87. All but 3% of the testimony (15 lines) from cooperative witnesses who were not arrested was given during the June sessions (266 lines) or recorded in the initial testimony section of the manuscript transcript (167 lines).
88. Of 484 total lines of testimony in the June transcript, 55% (266 lines) came from witnesses who had not been arrested. The remainder (218 lines) came from arrested witnesses.
89. Including testimony in the initial testimony and June sections of the transcript, secret testimony accounted for 397 of the 415 lines of testimony from cooperative unarrested witnesses.
90. For example, the initial testimony section of the transcript notes at the outset of the testimony (135 lines) of slave Yorrick Cross, “Before the name of this Witness was given to the Court, his Master [George W. Cross] required of the Court a Solemn pledge that his name should never be revealed, under which pledge the Witness was produced and testified.” The transcript identifies Yorrick as “Y”; Evidence, 145. The other secret witnesses were Robert Harth (114 lines), Joe LaRoche (95 lines), George Vanderhorst (32 lines), George Wilson (24 lines), Sally Howard (14 lines), and Sambo LaRoche (9 lines). Three witnesses–Cross, Harth, and LaRoche–accounted for 87% of the secret testimony.
91. Monday Gell explicitly named Yorrick Cross as a conspirator, but the court never arrested Cross, although it did arrest–and often execute–men Gell fingered who were not pet witnesses; Evidence, 187–90.
92. In all sessions before August, arrested witnesses gave 78% (1,707 lines) of the testimony from cooperative black witnesses.

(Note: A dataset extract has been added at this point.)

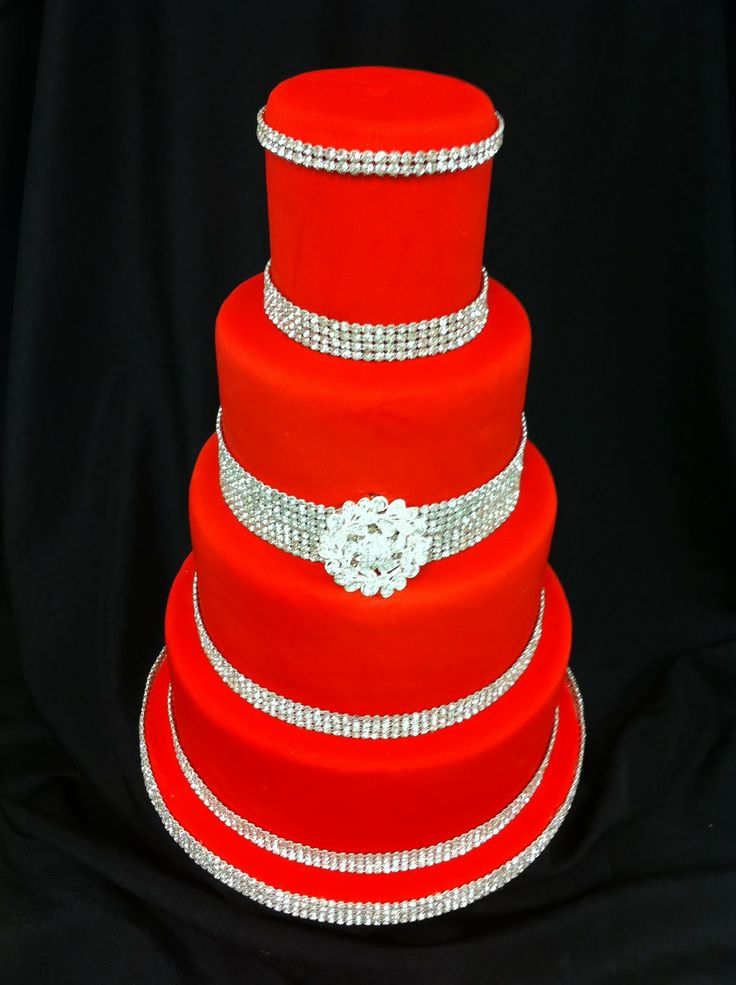 Interesting......RED and BLING wedding cake~!!!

93. Arrested men provided 99% (1,156 lines) of all the testimony from cooperative black witnesses during the July sessions. During the June sessions such witnesses provided 45% of the testimony.
94. These 3 men gave 73% (857 lines) of the July testimony from cooperative arrested witnesses.
95. These men accounted for 234 lines of testimony.
96. At least one of the superstars testified in 44 of the 49 July trials.
97. During the July sessions, 26 men were tried and executed. At least one superstar testified against 22 of them. Following the pattern of the June sessions, two men who did not have trials–Gullah Jack and John Horry–were executed on the basis of testimony given during the July sessions.
98. The 38 cases in which at least two superstars testified resulted in 35 convictions and 32 death sentences. Twelve of those sentenced to death were later exiled rather than executed.
99. Five of the 6 star witnesses did not have trials, according to the transcript.
100. Evidence, 187.
101. In July, Gell gave 436 lines of testimony and appeared in 37 trials. Perault Strohecker, the runner-up, gave 250 lines of testimony against 31 defendants. Charles Drayton, the third superstar witness, furnished 171 lines of testimony in 36 trials.
102. Official Report, 174.
103. According to An Account, 19, Gell was tried on July 1 and sentenced along with the others on July 9. The manuscript transcript records no court sessions on those dates, nor does it document Gell’s trial. Contemporary newspaper reports, discussed below, confirm that he was indeed sentenced to be hanged on July 12.
104. An Account, 19–21; see also Official Report, 56–59.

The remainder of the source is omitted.